"21 сентября. Неожиданно объявился Б., которого я не видел более 20 лет. Б. крайне заинтересован в том, чтобы тогдашние действия – и наши, и их – так и остались тайной. Я согласился и обещал разобрать бумаги".
"29 сентября. Встреча с Е. Вызывает сочувствие. После разговоров плохо сплю. Положение затруднительное" .
В октябре и ноябре Олесен почти не интересовался международными событиями. Широко обсуждаемые смерти Че Гевары и последнего императора Китая удостоились всего по строчке каждая, как и осенние демонстрации в Осло против войны во Вьетнаме. Зато все чаще стали попадаться записи о проблемах со здоровьем. Они достигли кульминации в середине Рождественского поста.
"12 декабря. Внезапное и драматичное заключение врача после очередного осмотра. До конца лишь несколько месяцев. Мысль о смерти совсем не тяготит меня, в то время как величайшее решение в моей жизни давит, как свинец" .
Такой была заключительная запись за 1967 год. В 1968 году записей было мало, и все они оказались более или менее связаны с личными делами Харальда Олесена.
"18 января: плохой день. Все утро пролежал в постели, мучаясь болью. Н. требует все больше денег, теперь и по завещанию. Снова не мог спать после вчерашнего разговора с Е. А на заднем плане постоянно маячит угрожающая фигура О…"
"22 января. Б. вышел на связь, беспокоился о моем здоровье. Я обещал унести все наши тайны с собой в могилу. Зло изгоняют злом! Б. просмотрел бумаги, а потом мы сожгли их в плите. О личных разногласиях мы не вспоминали; мне показалось, что Б. уже успокоился" .
"28 января. Острая физическая боль, но боль психологическая хуже. Не вижу выхода. Сильно сомневаюсь в связи с завещанием" .

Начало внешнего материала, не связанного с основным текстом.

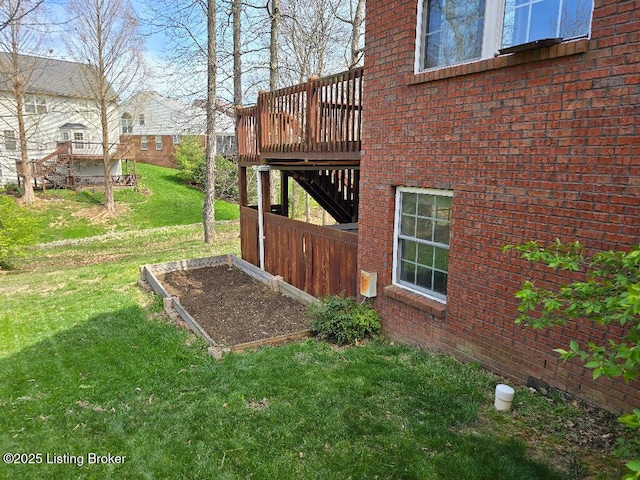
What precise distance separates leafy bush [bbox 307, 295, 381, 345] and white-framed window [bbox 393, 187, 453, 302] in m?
0.68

"14 февраля. Страшный разговор с О., который неожиданно рассвирепел, что бывает с ним часто. О. не нужны деньги, он требует, чтобы я молчал до конца, – и его давняя ненависть ко мне все крепнет. Ни одного человека на Земле я не боюсь так, как боюсь О. Пусть Господь, в которого я никогда не верил, скорее откроет Свои врата и дарует моей душе прощение!"

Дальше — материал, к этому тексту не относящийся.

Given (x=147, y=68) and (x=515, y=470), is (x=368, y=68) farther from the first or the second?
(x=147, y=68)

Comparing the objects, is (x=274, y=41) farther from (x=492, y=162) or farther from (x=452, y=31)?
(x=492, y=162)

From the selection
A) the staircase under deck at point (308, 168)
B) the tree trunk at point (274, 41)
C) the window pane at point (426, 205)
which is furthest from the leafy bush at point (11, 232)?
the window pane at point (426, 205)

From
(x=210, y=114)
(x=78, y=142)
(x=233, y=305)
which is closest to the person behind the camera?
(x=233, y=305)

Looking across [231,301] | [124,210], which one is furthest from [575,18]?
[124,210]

"19 февраля. Недолго говорили с Б. Он поблагодарил меня за то, что я сделал, и обещал больше меня не беспокоить. Но можно ли ему верить?"
"1 марта. Е. в отчаянии и досаде угрожает пойти к репортерам. Представить не могу, что потом сделает О. – как со мной, так и с Е. С трудом убедил Е. подождать, но у меня горит земля под ногами, а физическая боль все невыносимее" .

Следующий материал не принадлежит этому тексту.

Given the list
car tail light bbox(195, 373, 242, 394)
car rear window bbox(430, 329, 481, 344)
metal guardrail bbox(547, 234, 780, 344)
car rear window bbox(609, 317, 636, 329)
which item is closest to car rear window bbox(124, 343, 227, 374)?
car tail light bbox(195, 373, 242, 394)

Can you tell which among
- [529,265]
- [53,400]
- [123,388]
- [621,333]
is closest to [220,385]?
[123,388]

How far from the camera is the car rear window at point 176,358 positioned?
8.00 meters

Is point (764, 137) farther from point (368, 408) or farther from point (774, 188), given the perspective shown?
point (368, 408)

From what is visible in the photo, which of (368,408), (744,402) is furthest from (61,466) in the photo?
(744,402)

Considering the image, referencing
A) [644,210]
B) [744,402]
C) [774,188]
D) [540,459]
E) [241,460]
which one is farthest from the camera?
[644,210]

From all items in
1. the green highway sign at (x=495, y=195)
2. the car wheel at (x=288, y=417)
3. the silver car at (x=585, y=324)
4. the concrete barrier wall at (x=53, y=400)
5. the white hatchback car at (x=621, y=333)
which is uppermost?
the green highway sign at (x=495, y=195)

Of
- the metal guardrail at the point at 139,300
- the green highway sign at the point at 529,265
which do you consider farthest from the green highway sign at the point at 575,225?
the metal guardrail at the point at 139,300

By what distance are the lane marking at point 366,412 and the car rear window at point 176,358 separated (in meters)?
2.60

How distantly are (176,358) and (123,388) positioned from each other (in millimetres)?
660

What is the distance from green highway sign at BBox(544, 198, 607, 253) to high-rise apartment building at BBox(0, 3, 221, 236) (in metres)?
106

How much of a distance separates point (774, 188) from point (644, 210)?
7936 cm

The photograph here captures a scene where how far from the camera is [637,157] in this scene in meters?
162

"12 марта. Я еще жив, хотя и едва-едва. Е. то плачет, то впадает в ярость; того и гляди, наделает глупостей. О. не злился во время нашего последнего разговора, но угрожал и был по-своему зловеще спокоен, отчего мне еще страшнее… Н. постоянно требует денег. Я боюсь О. больше, чем презираю Н. Что касается Е., во мне борются смешанные чувства. Возможно, Н. и Е. стало известно друг о друге. Надеюсь только, что никто из них не знает об О., а О. не известно о них. Иначе в Торсхове начнется сущий ад!"
"20 марта. Вынужден был изменить завещание. Долги надо платить, невзирая на то, насколько омерзителен кредитор".
"25 марта. После нескольких бессонных ночей еще раз изменил последнюю волю. Готов принести в жертву все, чтобы искупить мой самый главный грех!"
"30 марта. На меня давят со всех сторон. В любой момент могу наткнуться на Е., О. или Н. Все трое угрожают, у них постоянно меняется настроение. Злые духи из прошлого толкают меня в могилу. Остановился на последнем варианте завещания; надеюсь, что оно послужит во благо человеку, чья жизнь перевернулась из-за меня. От безысходности согласился на последнюю встречу в четверг, хотя прекрасно понимаю, насколько велик риск" .
Запись от 30 марта оказалась последней. Все оставшиеся страницы были чистыми.
Харальда Олесена застрелили в ходе встречи, проходившей в его доме 4 апреля, то есть в первый четверг после 30 марта. Пока я не знал, пригласил ли он на эту встречу О., Е., Н. или Б. и кто из них у него был. Буквы О., Е., Н. и Б. не совпадали с начальными буквами имен и фамилий соседей – кроме "Е", которая могло обозначать Енсена…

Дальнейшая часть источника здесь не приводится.